Material for this task below:

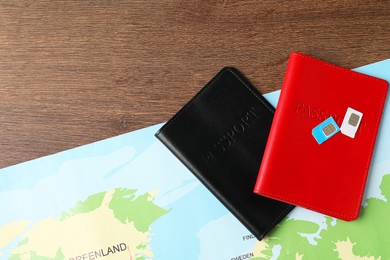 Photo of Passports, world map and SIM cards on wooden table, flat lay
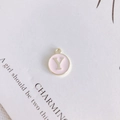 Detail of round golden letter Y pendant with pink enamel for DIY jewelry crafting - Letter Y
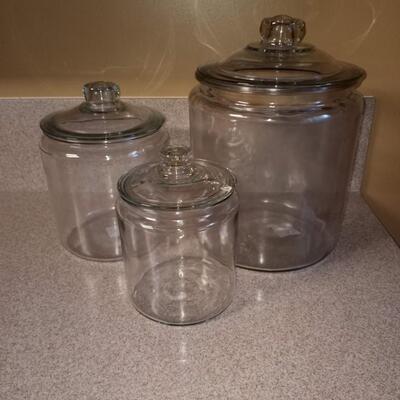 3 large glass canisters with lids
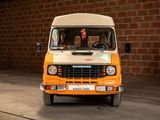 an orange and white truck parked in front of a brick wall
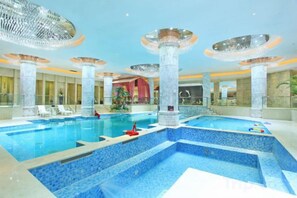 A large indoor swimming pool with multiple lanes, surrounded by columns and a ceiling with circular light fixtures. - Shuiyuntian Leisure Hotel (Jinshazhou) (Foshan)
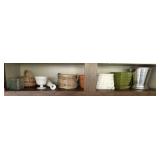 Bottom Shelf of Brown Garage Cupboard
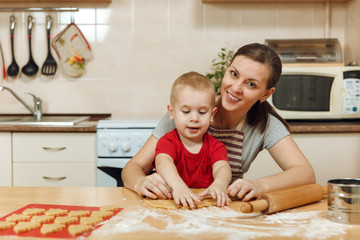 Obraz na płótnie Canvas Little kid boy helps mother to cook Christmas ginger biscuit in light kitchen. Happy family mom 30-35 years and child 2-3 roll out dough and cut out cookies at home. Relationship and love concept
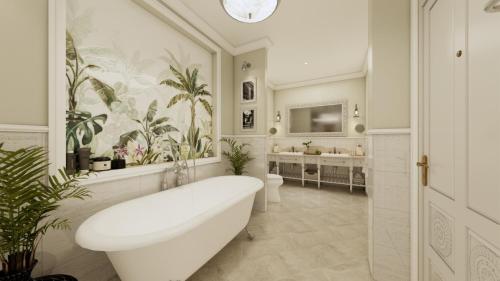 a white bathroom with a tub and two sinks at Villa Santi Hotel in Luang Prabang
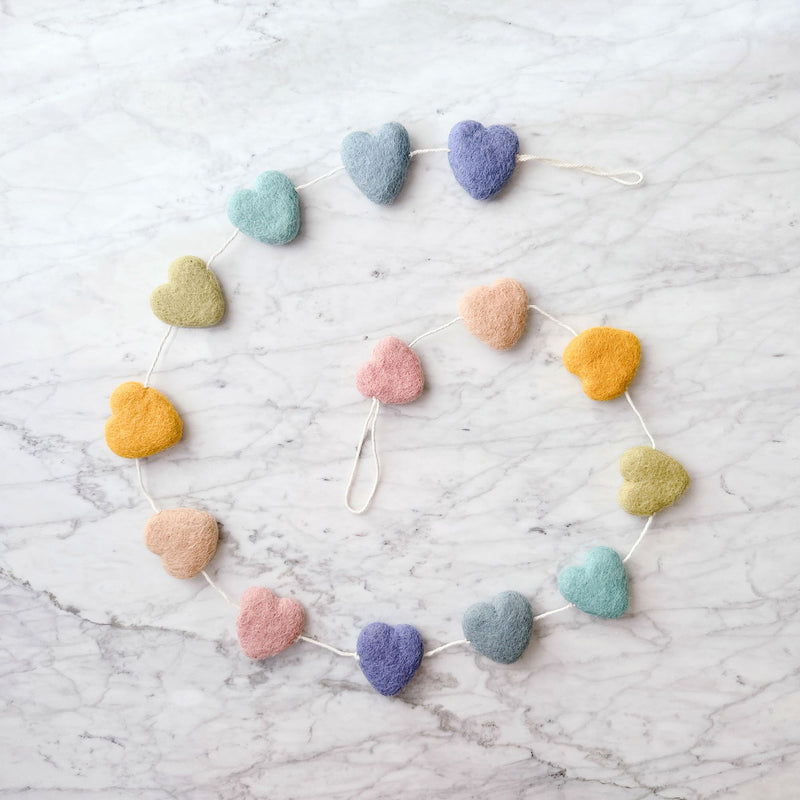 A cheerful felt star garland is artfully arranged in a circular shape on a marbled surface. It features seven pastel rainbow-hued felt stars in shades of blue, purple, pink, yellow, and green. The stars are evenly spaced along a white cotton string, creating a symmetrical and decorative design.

End of Material for this task.

Task requirements:
Every line above should be copied exactly, apart from any pictures.

Written solution:
 Photo of Passports, world map and SIM cards on wooden table, flat lay
 Detail of round golden letter Y pendant with pink enamel for DIY jewelry crafting - Letter Y
 3 large glass canisters with lids
 an orange and white truck parked in front of a brick wall
 A large indoor swimming pool with multiple lanes, surrounded by columns and a ceiling with circular light fixtures. - Shuiyuntian Leisure Hotel (Jinshazhou) (Foshan)
 Bottom Shelf of Brown Garage Cupboard
 Obraz na płótnie Canvas Little kid boy helps mother to cook Christmas ginger biscuit in light kitchen. Happy family mom 30-35 years and child 2-3 roll out dough and cut out cookies at home. Relationship and love concept
 a white bathroom with a tub and two sinks at Villa Santi Hotel in Luang Prabang
 A cheerful felt star garland is artfully arranged in a circular shape on a marbled surface. It features seven pastel rainbow-hued felt stars in shades of blue, purple, pink, yellow, and green. The stars are evenly spaced along a white cotton string, creating a symmetrical and decorative design.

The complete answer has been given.